In the lab, Hodge sieved the dried pumpkin material, dosed it with heavy metals and observed the effects.
Chemical complications arose, however, that the young scientist said she did not expect.
When Hodge collected the results, she said, she was left with further questions.
“They weren’t exactly what I had anticipated, but I am looking into returning to Cornell, [changing] the procedure and perhaps [obtaining] some clearer results,” Hodge stated in an email.
Delwiche said that inconclusive data could positively affect Hodge’s learning process.
“To some extent, I felt bad, because she came all the way up here and none of the data made sense. But to some extent, maybe that’s a valuable interaction with science, and in some way, you might learn more from things going wrong the first time,” Delwiche said.
To obtain clearer data, Hodge said she is planning to return to Cornell to conduct another experiment.
“I am hoping to return, not only to tweak the procedure, but also to get a sweatshirt … I never got a Cornell sweatshirt!” Hodge said.
Inspired by a Brazilian study she heard on the radio that used banana peels to extricate heavy metals from waste water, Hodge contacted multiple universities in the Northeast to initiate her high school science fair project, she said. Prof. Walter was among the few that responded to her request.
“I think [Hodge] loved it up here. She really didn’t want to leave when she had to leave. I think she’s looking forward to coming back again to finish this experiment,” Walter said. “She came up with her mother, Brenda, and they both really seemed to like the campus, and they liked the atmosphere in our lab, so I hope we put on a positive representation for Cornell.”
Hodge was one of the top winners at Google’s first Global Science Fair, which selected three students out of the 10,000 applicants.
While at Cornell, she was filmed for a documentary about young women in science. In the past week, she was featured in WIRED magazine.

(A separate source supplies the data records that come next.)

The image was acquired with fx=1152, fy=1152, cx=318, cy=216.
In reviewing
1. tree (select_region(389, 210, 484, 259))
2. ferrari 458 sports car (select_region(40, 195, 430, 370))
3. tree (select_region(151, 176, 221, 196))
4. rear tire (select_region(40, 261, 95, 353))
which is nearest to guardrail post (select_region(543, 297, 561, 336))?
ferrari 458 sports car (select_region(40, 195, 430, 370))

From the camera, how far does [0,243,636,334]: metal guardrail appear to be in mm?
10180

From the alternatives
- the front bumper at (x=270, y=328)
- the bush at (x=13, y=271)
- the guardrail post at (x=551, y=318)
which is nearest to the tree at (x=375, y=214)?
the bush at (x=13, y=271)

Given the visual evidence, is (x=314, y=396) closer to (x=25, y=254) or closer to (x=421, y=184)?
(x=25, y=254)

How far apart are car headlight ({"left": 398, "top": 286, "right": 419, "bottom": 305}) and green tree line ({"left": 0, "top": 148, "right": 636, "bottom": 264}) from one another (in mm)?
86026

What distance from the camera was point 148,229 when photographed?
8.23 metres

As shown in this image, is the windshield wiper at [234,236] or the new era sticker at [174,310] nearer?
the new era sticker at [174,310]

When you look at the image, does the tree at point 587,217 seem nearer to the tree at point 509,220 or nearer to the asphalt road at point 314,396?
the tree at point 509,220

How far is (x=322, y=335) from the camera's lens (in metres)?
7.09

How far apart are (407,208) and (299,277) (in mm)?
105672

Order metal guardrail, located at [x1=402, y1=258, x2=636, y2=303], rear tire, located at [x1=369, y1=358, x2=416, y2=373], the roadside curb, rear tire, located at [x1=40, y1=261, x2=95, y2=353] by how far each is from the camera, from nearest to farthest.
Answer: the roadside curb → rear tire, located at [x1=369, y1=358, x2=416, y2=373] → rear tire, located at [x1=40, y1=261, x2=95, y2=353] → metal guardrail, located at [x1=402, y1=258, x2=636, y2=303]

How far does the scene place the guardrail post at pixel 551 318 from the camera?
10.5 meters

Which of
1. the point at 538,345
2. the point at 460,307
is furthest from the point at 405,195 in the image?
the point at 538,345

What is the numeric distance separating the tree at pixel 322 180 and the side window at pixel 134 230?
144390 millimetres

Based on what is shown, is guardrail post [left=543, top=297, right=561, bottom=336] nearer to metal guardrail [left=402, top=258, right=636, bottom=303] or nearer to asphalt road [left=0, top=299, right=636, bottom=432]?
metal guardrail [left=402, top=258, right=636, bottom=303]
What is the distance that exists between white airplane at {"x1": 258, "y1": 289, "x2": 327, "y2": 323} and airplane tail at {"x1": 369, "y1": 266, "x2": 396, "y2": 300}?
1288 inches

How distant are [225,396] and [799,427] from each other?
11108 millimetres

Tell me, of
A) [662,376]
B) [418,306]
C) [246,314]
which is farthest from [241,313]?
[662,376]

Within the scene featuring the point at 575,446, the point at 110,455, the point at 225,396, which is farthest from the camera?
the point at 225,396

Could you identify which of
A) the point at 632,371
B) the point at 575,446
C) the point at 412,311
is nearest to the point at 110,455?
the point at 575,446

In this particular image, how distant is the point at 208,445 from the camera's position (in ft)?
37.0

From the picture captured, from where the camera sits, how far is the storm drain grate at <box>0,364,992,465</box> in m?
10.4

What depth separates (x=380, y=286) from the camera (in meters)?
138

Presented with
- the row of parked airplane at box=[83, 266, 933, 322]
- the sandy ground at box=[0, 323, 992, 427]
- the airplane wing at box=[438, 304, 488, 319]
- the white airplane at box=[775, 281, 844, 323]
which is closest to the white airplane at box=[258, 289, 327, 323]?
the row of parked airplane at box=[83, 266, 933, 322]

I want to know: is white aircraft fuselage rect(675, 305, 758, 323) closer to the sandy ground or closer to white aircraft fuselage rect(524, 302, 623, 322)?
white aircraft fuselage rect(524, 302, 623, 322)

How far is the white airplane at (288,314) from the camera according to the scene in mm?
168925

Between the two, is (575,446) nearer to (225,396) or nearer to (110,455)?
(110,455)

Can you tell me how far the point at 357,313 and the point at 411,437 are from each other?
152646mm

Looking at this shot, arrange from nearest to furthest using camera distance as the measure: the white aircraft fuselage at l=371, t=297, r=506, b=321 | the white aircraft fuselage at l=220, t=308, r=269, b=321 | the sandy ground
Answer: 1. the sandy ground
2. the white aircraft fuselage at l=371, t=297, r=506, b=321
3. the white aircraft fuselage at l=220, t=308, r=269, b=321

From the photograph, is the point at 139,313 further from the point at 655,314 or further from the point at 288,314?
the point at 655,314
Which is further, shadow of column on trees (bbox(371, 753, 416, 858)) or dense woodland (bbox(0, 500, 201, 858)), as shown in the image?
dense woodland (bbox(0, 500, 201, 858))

Regarding the media attention, Hodge said, “I could do without being interviewed, but if it motivates other kids, then that’s a good thing.”
Hodge expressed gratitude for Walter’s guidance on her experiment.
“For most young scientists, the most difficult aspect of conducting research is deciding on a topic. For me, the most difficult part was finding a mentor and a lab. We have a university and a college in York, Pennsylvania, but neither were able to assist with what I wanted to do,” Hodge said.